**What you need to do:**
Tally the lines in the listing below that contain the string "group", matching case exactly, and reply with only the number.

[Entries about spatial positioning]
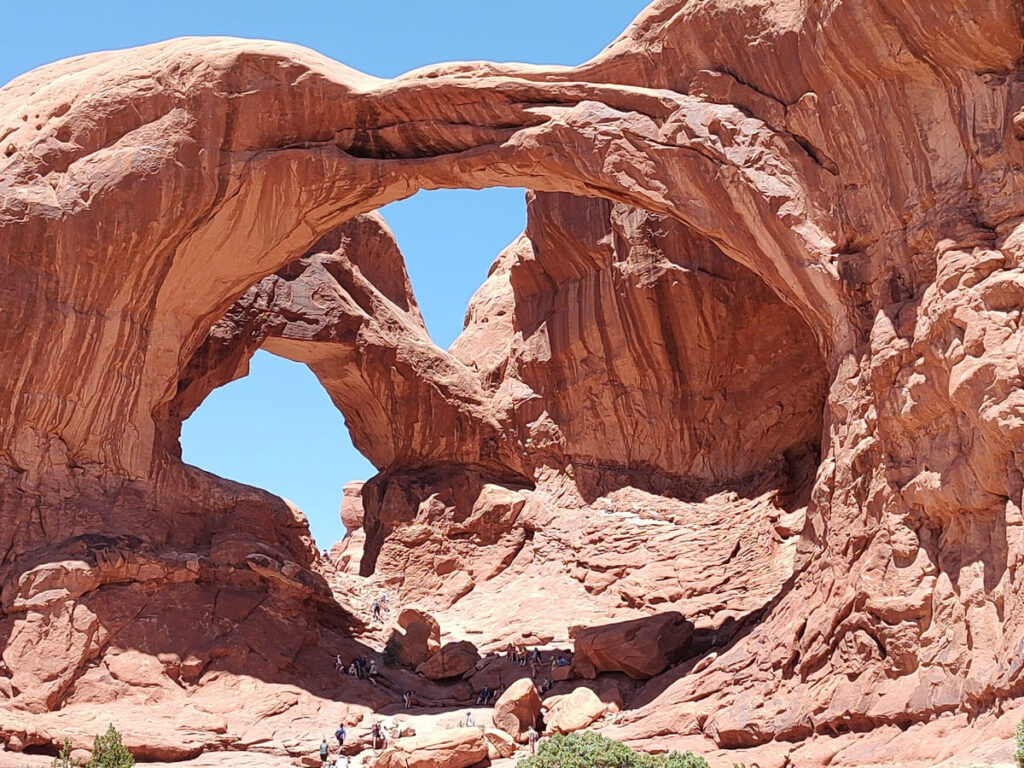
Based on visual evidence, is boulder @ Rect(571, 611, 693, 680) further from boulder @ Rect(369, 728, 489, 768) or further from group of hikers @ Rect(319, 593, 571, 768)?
boulder @ Rect(369, 728, 489, 768)

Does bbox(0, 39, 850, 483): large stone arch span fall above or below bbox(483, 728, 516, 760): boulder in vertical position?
above

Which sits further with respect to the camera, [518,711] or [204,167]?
[204,167]

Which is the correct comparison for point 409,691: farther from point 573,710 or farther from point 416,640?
point 573,710

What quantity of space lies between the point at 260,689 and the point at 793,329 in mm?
15503

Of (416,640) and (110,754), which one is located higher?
(416,640)

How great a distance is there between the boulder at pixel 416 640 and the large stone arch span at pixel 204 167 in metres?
6.66

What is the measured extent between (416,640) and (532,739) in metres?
5.85

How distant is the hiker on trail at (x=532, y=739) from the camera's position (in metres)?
21.1

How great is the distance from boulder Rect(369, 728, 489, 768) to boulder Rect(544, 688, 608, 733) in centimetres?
186

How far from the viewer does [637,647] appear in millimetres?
23203

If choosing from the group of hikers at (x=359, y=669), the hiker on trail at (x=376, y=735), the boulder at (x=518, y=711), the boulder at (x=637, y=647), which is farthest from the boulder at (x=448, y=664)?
the boulder at (x=518, y=711)

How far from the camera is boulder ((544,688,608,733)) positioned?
21.4m

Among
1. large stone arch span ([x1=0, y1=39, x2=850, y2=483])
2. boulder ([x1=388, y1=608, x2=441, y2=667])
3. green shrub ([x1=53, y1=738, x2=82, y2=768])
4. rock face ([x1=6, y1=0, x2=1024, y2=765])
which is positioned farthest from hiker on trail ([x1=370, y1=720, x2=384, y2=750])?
large stone arch span ([x1=0, y1=39, x2=850, y2=483])

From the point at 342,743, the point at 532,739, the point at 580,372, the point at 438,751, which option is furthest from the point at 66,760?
the point at 580,372
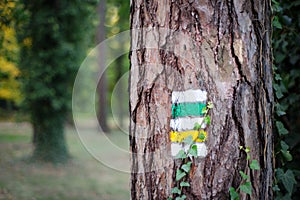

**Solution below:**
2